02 Haziran 2008 10:19
Yazı boyutunu büyütmek için
Zafer Akpınar'ın haberi
Selçuk Üniversitesi Meram Tıp Fakültesi Kardiyoloji Anabilim Dalı Öğretim Üyesi Prof. Dr. Sıddık Ülgen, atardamarlarda dolaşan kanın damar duvarına yaptığı basınca, kan basıncı ya da tansiyon denildiğini söyledi.
Bu kan basıncı değerinin normal sınırları aşması durumunda ise yüksek tansiyonun (hipertansiyon) ortaya çıktığını belirten Prof. Dr. Ülgen, tüm dünyada da oldukça sık görülen bu sinsi hastalığa, Türkiye'de her 3 yetişkinden birinde rastlandığını bildirdi.
Hipertansiyonun başta kalp, beyin ve böbrek ile tüm atardamarlarda hasar yaratarak felç, kalp krizi, böbrek yetmezliği ya da damar yırtılması ile ölümlere ya da sakat bırakıcı hastalıklara yol açabildiğini belirten Prof. Dr. Ülgen, şunları kaydetti:
''Hipertansiyon, dünyada sessiz katil olarak biliniyor. Hipertansiyona birçok etken yol açabiliyor. En önemlisi genetik yapıdır. Kişi doğuştan hipertansiyona yatkın olabiliyor. Bunun yanı sıra aşırı tuz tüketimi, şişmanlık ve hareketsiz yaşam gibi birçok faktör, yüksek tansiyona yol açabiliyor. Hastalığın sadece yüzde 5 gibi az bir bölümü, ameliyatlarla tedavi edilebilen düzeydedir. Genelde hipertansiyon hastaları, tedavi edilmemesi ve yaşam biçiminin değiştirilmemesi durumunda hayatları boyunca ölüm ve ciddi rahatsızlık riskiyle karşı karşıyadır.''
-MASKELİ YÜKSEK TANSİYON
Prof. Dr. Sıddık Ülgen, bu hastalıktan korunmanın en iyi yolunun bazı alışkanlıkların bırakılması olduğunu belirterek, ''Aşırı kilodan, fazla tuz ve yağ tüketiminden kurtulmak riski azaltır. Sigara ve alkolü bırakmak da tedavide önemli rol oynar'' dedi.
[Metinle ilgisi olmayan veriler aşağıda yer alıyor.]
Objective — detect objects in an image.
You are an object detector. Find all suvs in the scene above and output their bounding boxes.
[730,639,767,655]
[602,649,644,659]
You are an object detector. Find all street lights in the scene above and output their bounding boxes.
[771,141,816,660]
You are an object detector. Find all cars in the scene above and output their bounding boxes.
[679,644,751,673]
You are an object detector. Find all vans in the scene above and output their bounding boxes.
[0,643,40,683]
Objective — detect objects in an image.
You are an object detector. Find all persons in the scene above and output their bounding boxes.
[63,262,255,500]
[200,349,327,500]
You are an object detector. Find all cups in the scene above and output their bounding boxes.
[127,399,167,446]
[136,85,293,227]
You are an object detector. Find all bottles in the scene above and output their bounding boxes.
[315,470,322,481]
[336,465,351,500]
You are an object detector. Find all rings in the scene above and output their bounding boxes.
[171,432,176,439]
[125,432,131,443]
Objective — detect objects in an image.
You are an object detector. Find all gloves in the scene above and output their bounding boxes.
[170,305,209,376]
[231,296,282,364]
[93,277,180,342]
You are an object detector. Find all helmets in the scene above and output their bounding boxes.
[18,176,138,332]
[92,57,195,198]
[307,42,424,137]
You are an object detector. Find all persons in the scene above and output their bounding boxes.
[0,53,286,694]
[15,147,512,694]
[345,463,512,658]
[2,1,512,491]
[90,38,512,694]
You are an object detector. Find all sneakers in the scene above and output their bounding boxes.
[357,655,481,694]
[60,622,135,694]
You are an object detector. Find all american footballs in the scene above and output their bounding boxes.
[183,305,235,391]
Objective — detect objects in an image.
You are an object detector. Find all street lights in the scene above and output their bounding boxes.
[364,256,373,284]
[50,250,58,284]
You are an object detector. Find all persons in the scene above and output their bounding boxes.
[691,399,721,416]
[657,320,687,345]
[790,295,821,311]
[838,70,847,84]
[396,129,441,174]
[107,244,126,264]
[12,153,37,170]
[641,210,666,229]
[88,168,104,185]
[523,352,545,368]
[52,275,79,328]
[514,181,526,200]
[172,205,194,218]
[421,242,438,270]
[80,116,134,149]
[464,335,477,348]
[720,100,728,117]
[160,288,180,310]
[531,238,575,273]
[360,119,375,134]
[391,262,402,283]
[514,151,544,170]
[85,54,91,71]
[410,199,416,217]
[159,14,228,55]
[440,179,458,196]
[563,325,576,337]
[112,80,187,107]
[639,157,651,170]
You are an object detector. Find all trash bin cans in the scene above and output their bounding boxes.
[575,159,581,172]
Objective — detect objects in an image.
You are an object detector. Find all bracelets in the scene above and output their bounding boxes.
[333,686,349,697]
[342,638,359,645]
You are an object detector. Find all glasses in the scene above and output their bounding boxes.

Şeker hastalığı, kalp ya da böbrek yetersizliği olanların, felç ya da kalp krizi geçirenlerin ve şişmanların büyük risk altında olduğunu vurgulayan Prof. Dr. Ülgen, ''Son yıllarda maskeli hipertansiyon diye bir kavram çıktı. Kişinin günlük hayatta tansiyonu varken ölçümlerde normal çıkabiliyor. Bu yüzden daha ayrıntılı incelemelere ihtiyaç var'' diye konuştu.
Prof. Dr. Ülgen, hastaların önemli bölümünün hipertansiyon rahatsızlığı olduğunu bilmediğini ifade ederek, bu yüzden 6 ayda bir kan basıncı ölçümü yaptırılmasını önerdi.